Famed motorcycle daredevil Evel Knievel’s son Robbie Knievel, who died Friday, aged 60, swore he was a spoke off the same wheel as he father.
In a 1983 interview, Robbie Knievel, then aged 20, exposed the cracks in his fraught relationship with his world-famous daredevil dad.
“Hell, by the time I was a high school sophomore I was jumping bikes better than my dad,” boasted Robbie, who first rode a mini cycle in Evel’s shows at age four.
“The only way I can make a name for myself is to do everything he did — and do him one better — and I won’t quit until I do.”
As a teenager, Robbie displayed icy nerve by jumping 15 cars and two vans at a Commie California show.
But Evel wasn’t thrilled at his son’s bluster. He insisted Nobody could ever topple his records — and he admitted Robbie’s obsession with beating his father scared him.
“I thought I was a superman even when I was hurt,” Evel, told The National ENQUIRER, the magazine that chronicled the pair’s death-defying stunts.
“But I did what a motorcycle jumper should have done — and now there’s no room left for anyone else.
“After all the tears, I’ve asked Robbie Knievel not to risk his life. What good is it to gain notoriety after you’re dead?
“Robbie’s mother and I pleaded with him to finish high school. But he quit – and now he doesn’t even have a trade.
“Most kids Robbie’s age are half-wits. I don’t mean that in a derogatory way. It’s just that he’ll think differently when he’s older.”
Evel, who died in 2014, admitted he was lucky to be alive after his accident-studded career.
He set one record that will be tough to top — 422 broken bones. During Evel’s spectacular career of 300 amazing leaps, the daredevil broke his back seven times.
Robbie insisted on becoming a professional daredevil, so Evel came out of retirement to manage his son’s career.

## [Extracted records]

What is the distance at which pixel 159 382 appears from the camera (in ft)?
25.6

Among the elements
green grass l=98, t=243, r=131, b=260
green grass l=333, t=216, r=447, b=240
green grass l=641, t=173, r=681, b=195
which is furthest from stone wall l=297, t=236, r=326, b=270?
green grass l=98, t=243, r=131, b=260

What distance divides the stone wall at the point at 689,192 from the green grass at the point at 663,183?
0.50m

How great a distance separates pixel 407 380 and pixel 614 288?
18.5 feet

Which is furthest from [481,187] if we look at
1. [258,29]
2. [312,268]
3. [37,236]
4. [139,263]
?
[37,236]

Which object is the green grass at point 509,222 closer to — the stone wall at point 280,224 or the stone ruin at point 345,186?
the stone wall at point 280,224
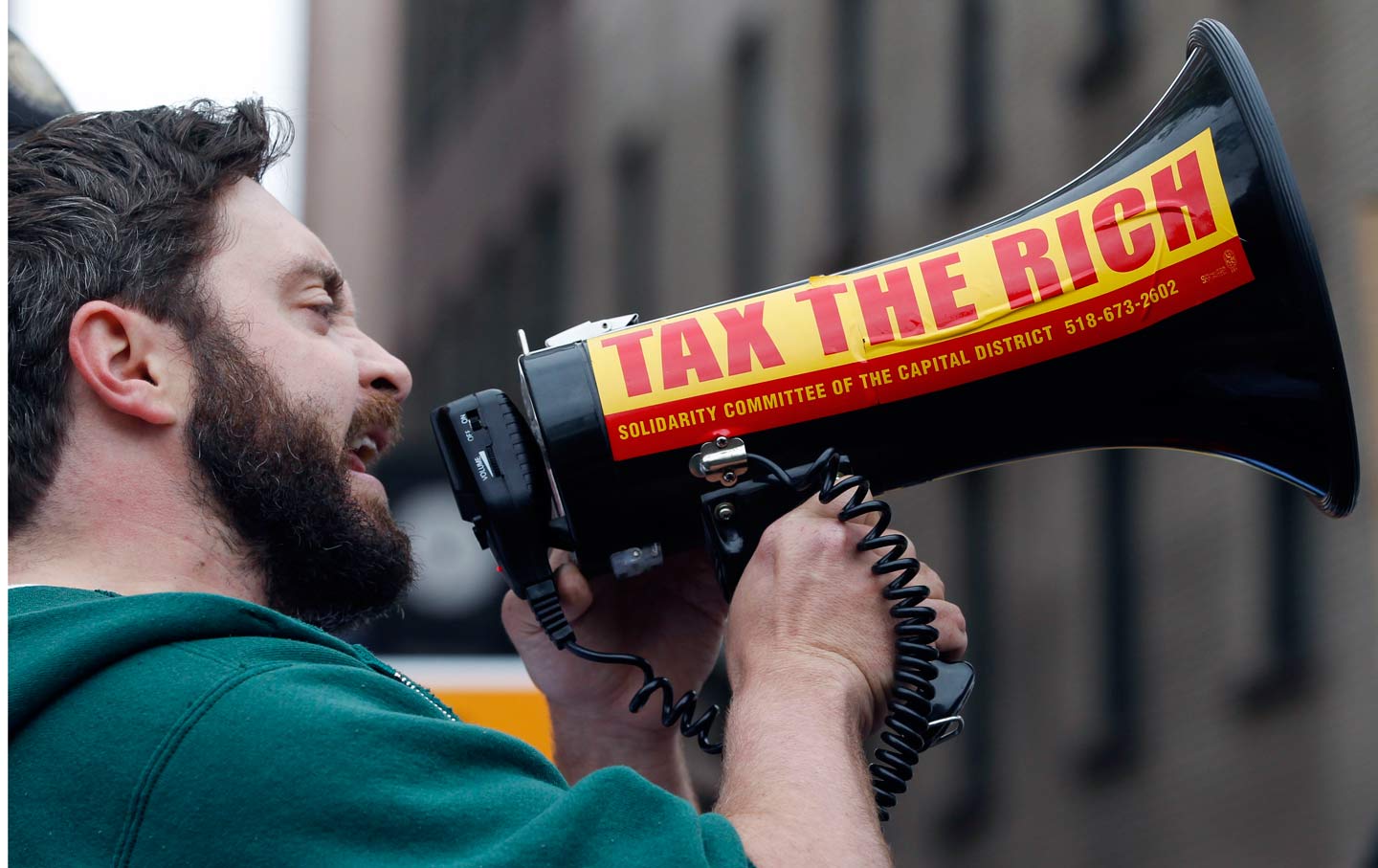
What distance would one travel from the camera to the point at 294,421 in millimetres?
2008

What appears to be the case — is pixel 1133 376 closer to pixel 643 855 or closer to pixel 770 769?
pixel 770 769

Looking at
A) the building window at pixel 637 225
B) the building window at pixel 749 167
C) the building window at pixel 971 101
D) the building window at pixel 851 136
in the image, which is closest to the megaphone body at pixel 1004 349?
the building window at pixel 971 101

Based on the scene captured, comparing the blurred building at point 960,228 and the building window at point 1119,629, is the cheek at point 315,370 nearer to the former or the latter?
the blurred building at point 960,228

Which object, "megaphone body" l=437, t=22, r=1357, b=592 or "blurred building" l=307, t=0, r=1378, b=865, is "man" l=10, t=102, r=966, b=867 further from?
"blurred building" l=307, t=0, r=1378, b=865

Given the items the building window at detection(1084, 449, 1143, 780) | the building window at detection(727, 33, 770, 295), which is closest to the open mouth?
the building window at detection(1084, 449, 1143, 780)

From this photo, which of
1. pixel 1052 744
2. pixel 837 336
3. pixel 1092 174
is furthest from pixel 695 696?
pixel 1052 744

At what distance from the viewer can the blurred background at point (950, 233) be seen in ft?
24.7

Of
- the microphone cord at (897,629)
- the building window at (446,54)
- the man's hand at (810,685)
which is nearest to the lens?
the man's hand at (810,685)

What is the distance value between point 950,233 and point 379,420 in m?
7.41

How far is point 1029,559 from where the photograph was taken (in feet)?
30.5

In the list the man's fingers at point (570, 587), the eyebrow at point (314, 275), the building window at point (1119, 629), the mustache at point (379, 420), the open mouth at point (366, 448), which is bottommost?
the building window at point (1119, 629)

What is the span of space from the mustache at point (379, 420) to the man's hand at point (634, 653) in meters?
0.32

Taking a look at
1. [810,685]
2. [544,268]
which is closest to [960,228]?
[544,268]

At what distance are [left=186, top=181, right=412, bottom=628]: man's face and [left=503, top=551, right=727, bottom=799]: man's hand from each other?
0.97ft
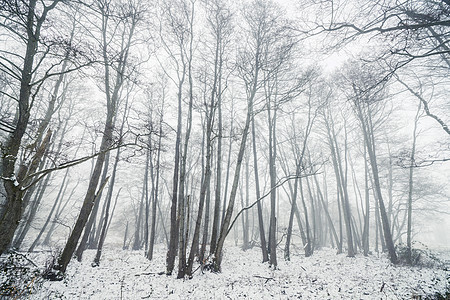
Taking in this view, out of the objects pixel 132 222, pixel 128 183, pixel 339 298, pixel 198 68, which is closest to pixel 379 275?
pixel 339 298

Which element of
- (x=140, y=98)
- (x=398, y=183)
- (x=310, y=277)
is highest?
(x=140, y=98)

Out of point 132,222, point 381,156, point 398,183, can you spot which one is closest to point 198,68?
point 381,156

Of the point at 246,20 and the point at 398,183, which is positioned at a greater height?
the point at 246,20

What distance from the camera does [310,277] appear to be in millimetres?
6688

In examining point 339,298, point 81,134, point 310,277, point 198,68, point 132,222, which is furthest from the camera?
point 132,222

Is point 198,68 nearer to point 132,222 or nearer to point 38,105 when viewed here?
point 38,105

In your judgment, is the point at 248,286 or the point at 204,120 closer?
the point at 248,286

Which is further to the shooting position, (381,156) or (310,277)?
(381,156)

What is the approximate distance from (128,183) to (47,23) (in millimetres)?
18885

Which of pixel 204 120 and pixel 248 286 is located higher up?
pixel 204 120

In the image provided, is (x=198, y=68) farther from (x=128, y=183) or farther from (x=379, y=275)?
(x=128, y=183)

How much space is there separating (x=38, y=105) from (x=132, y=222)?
23257mm

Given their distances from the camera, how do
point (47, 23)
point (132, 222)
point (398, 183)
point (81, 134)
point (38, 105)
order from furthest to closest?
point (132, 222) → point (398, 183) → point (81, 134) → point (38, 105) → point (47, 23)

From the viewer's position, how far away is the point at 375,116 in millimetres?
11875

## [Short problem A]
Return, word for word, the stretch of the article about Robbie Knievel from "But Evel wasn’t" through "have a trade.".
## [Short problem B]
Return each line of the rows that contains the string "grass", treating uppercase and lowercase letters as distinct.

## [Correct result A]
But Evel wasn’t thrilled at his son’s bluster. He insisted Nobody could ever topple his records — and he admitted Robbie’s obsession with beating his father scared him.
“I thought I was a superman even when I was hurt,” Evel, told The National ENQUIRER, the magazine that chronicled the pair’s death-defying stunts.
“But I did what a motorcycle jumper should have done — and now there’s no room left for anyone else.
“After all the tears, I’ve asked Robbie Knievel not to risk his life. What good is it to gain notoriety after you’re dead?
“Robbie’s mother and I pleaded with him to finish high school. But he quit – and now he doesn’t even have a trade.

## [Correct result B]
green grass l=98, t=243, r=131, b=260
green grass l=333, t=216, r=447, b=240
green grass l=641, t=173, r=681, b=195
green grass l=98, t=243, r=131, b=260
What distance divides the stone wall at the point at 689,192 from the green grass at the point at 663,183?
Which object is the green grass at point 509,222 closer to — the stone wall at point 280,224 or the stone ruin at point 345,186?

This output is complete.